The registry was developed to recognize historic places and their role in contributing to the country’s heritage. It’s part of a program to coordinate and support local and private efforts to identify, evaluate and protect the nation’s history.
In the early 20th century, Calease said, nearly all Czech people living in Omaha lived in the Little Bohemia neighborhood. Most of the buildings from that time still stand despite being built between 1885 and 1900.
Tom McLeay, president of Clarity Development Co., owns several properties in the area. He hired a consultant in April 2019 to make the case for the designation. The National Parks Service reviewed the application and notified McLeay this month that it had been approved.
“It’s a designation that honors an area that predates 1900, and there’s not many of those around,” McLeay said. “It’s an honor that makes the area eligible for further development through historic tax credits.”

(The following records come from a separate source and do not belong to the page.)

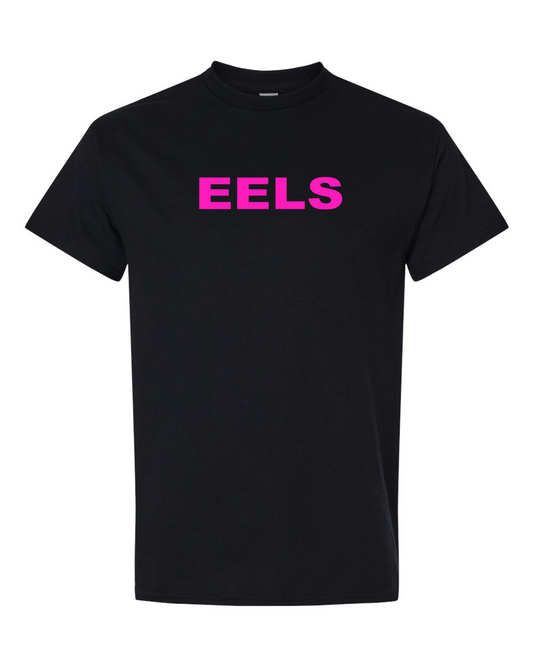 Men's Eels Gildan Heavy Cotton T-Shirt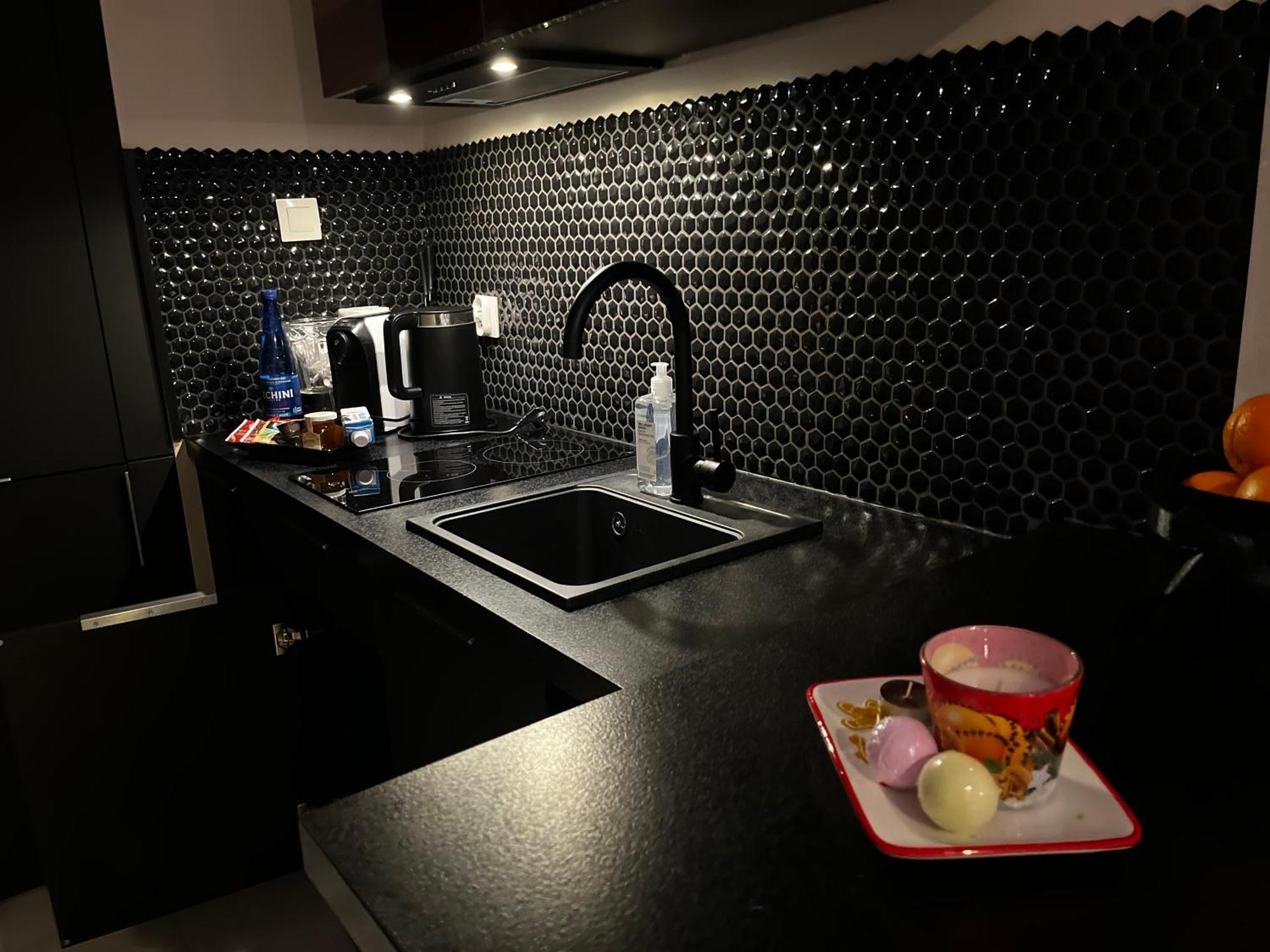 Jacuzzi Rakowicka Top Apartments Краков Экстерьер фото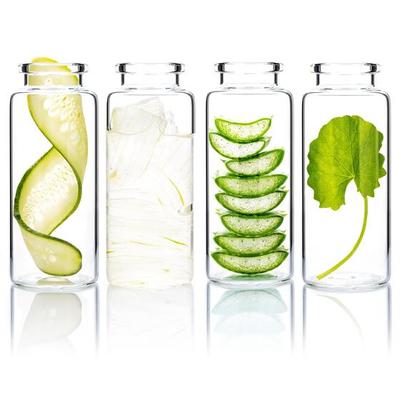 The Science behind Paraben-Free Skincare: What You Need to Know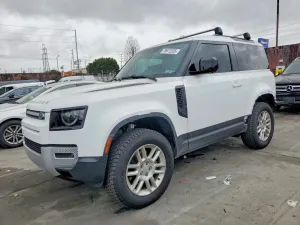 2024 LAND ROVER ALL OTHER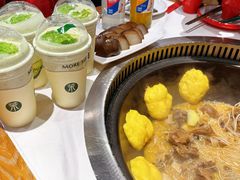 -玺炖·中国铁锅炖(虹桥天街店)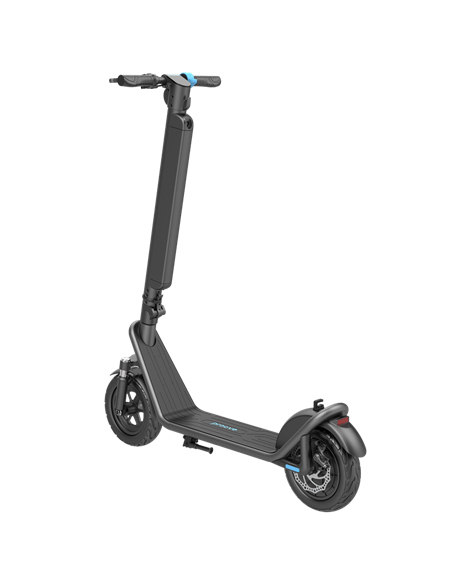 Trotinetă electrică Proove Urban, Negru | gri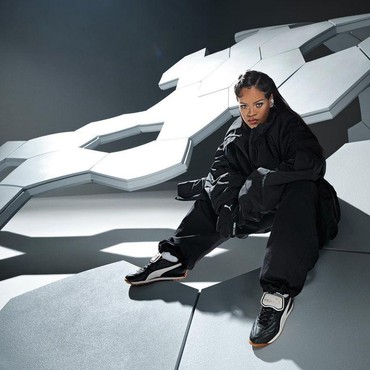 Lirik Lagu Stay - Rihanna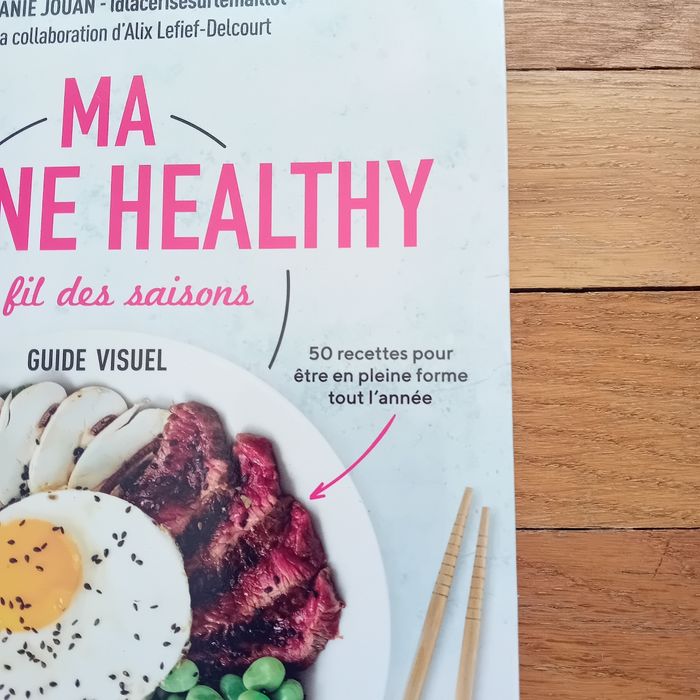Cuisine Healthy - photo numéro 4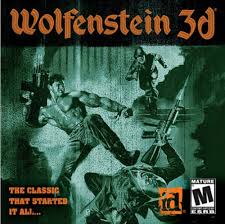 Image result for wolfenstein 3d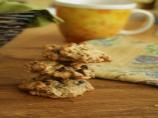 Trail Mix Cookies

The boundaries of the area are roughly South 13th Street from Hickory Street to just north of William Street. It encompasses about 40 buildings eligible for historic tax credits for rehabilitation projects.
“It greatly improves the chances that these historic buildings would be saved,” McLeay said.

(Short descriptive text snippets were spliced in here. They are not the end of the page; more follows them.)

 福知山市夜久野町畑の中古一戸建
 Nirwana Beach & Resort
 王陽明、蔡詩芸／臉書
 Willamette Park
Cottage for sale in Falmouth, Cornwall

The unique interspersing of residential and commercial properties reflected the live/work atmosphere of the Czech community, Calease said. Czech people enjoyed socializing, so beer gardens, taverns and bars were common in the district.
Reviving some of that community spirit was on Bill Baburek’s mind when he opened the Infusion Little Bohemia Beer Hall at the corner of 13th and William Streets. The beer hall is in the building that formerly housed the Bohemian Cafe and pays tribute to the neighborhood with Czech Pilsner beers on tap.
“I love Omaha history, and we really wanted to be in Little Bohemia because I grew up in that area,” Baburek said. “It’s definitely a special place. I am 50% Czech, and the area was a big part of my boyhood.”
The timing of the designation couldn’t be better for Baburek, who is planning a Little Bohemia Czech Festival outside the beer hall on Saturday. The festival will include kolaches from the Olsen Bake Shop on South 10th Street, plus Czech beers and music.
“Any notoriety for the neighborhood, obviously, is good,” he said. “Especially for the time we’re in right now when bars and restaurants have been struggling. Hopefully, we can bring a few people back into the neighborhood.”
Baburek also knows something about rehabilitating historic buildings. The Infusion Brewing Co. taproom at 6115 Maple St. also is on the National Register of Historic Places.
The Benson taproom was an early 20th century butcher shop that Baburek renovated. It was built in 1917, expanded in 1934 and renovated in 2012.
“There are two sides of the coin for rehabilitation — you get the tax credit, but there’s also a lot of guidelines,” he said. “It took some doing (in Benson) because there are restrictions on development, but in the end, it’s worth it.”